§ **Data excerpt**:

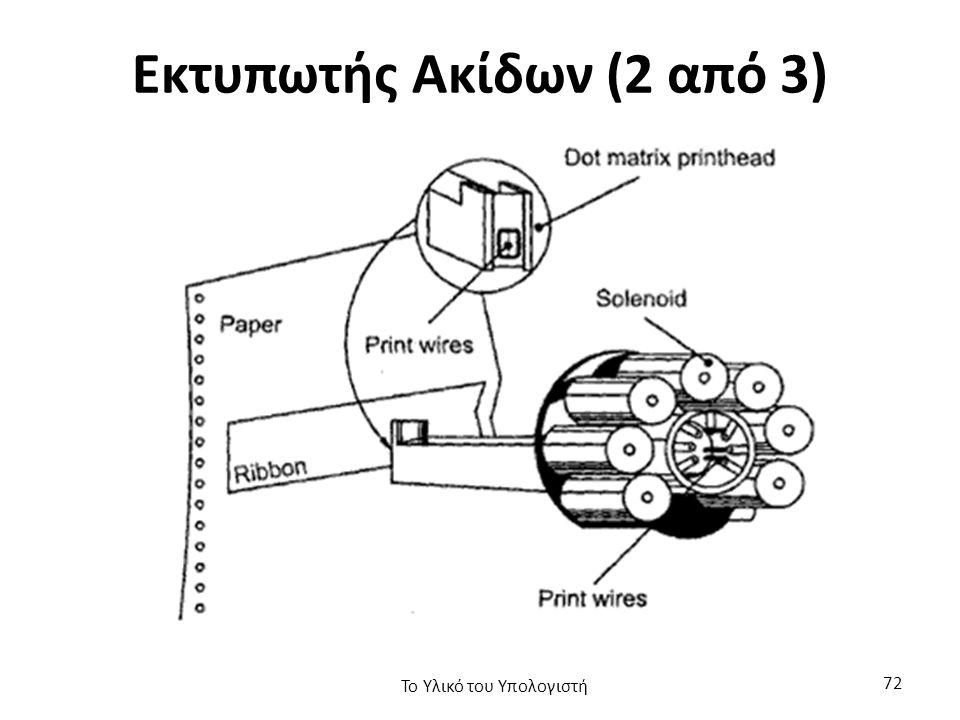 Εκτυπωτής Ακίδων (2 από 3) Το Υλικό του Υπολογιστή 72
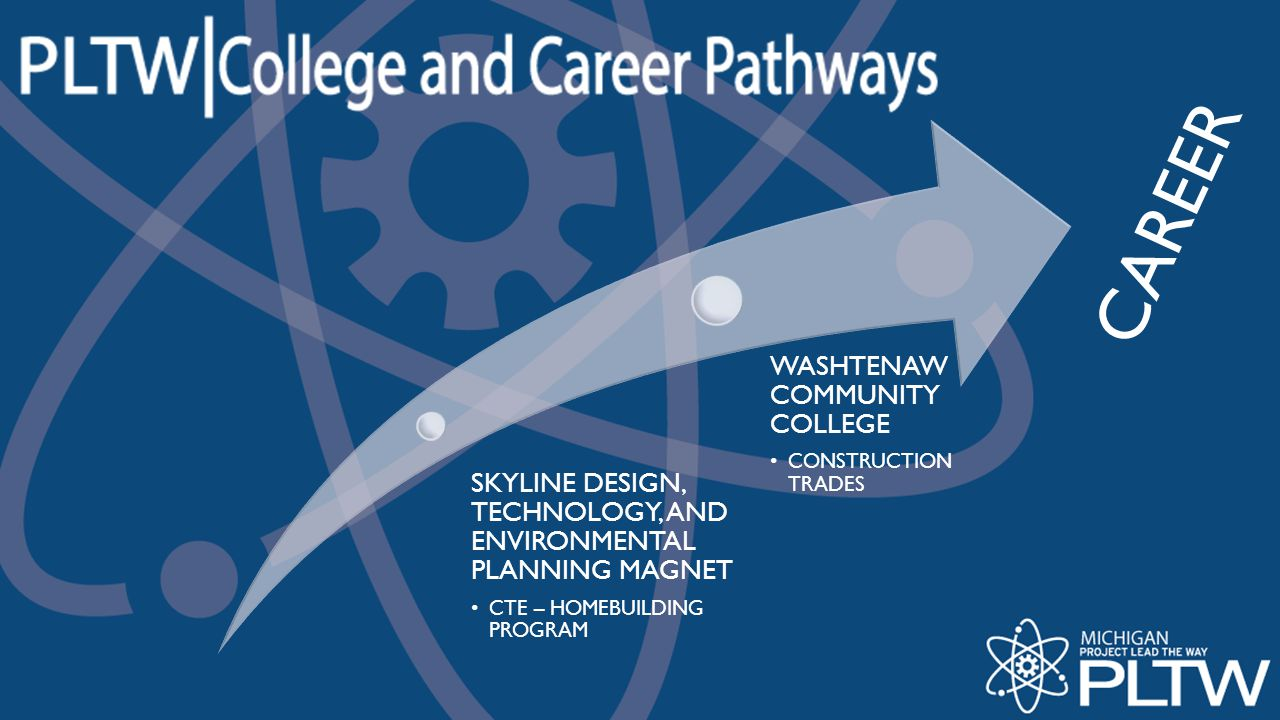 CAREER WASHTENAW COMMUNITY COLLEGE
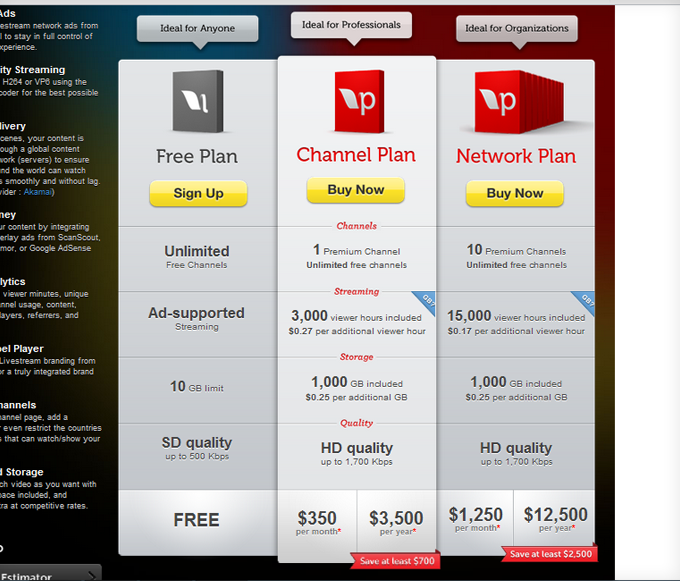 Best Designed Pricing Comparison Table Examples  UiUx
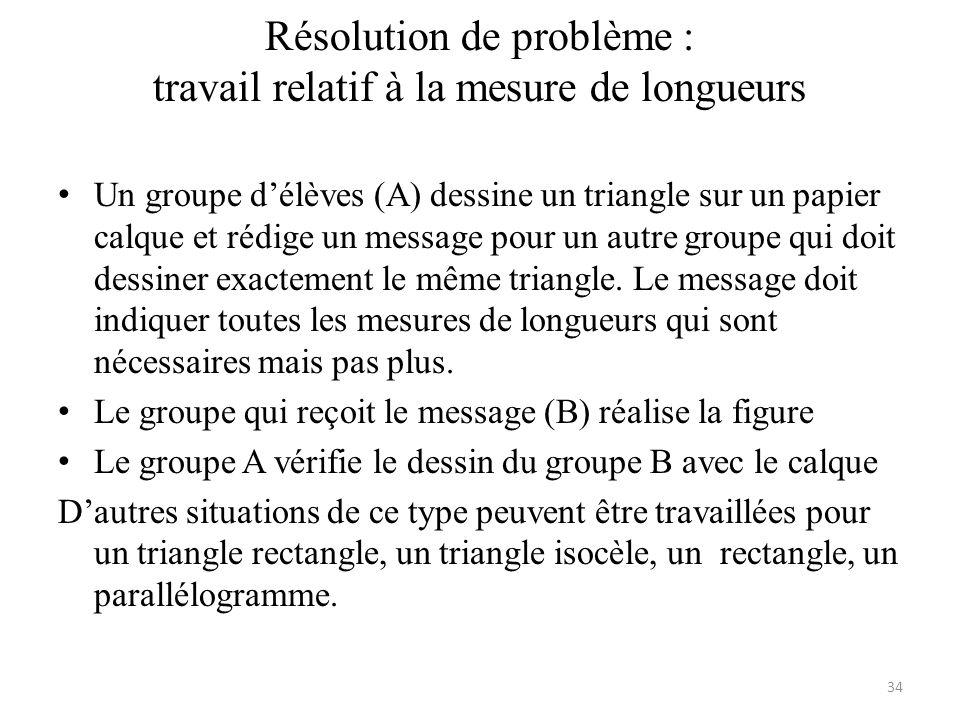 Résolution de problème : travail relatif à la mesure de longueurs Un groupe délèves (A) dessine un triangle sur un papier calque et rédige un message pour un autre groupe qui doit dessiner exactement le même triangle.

§ **Exercise**: Quote the material in full and exactly; do not carry over its pictures.

§ **Result**:
 Εκτυπωτής Ακίδων (2 από 3) Το Υλικό του Υπολογιστή 72
 CAREER WASHTENAW COMMUNITY COLLEGE
 Best Designed Pricing Comparison Table Examples  UiUx
 Résolution de problème : travail relatif à la mesure de longueurs Un groupe délèves (A) dessine un triangle sur un papier calque et rédige un message pour un autre groupe qui doit dessiner exactement le même triangle.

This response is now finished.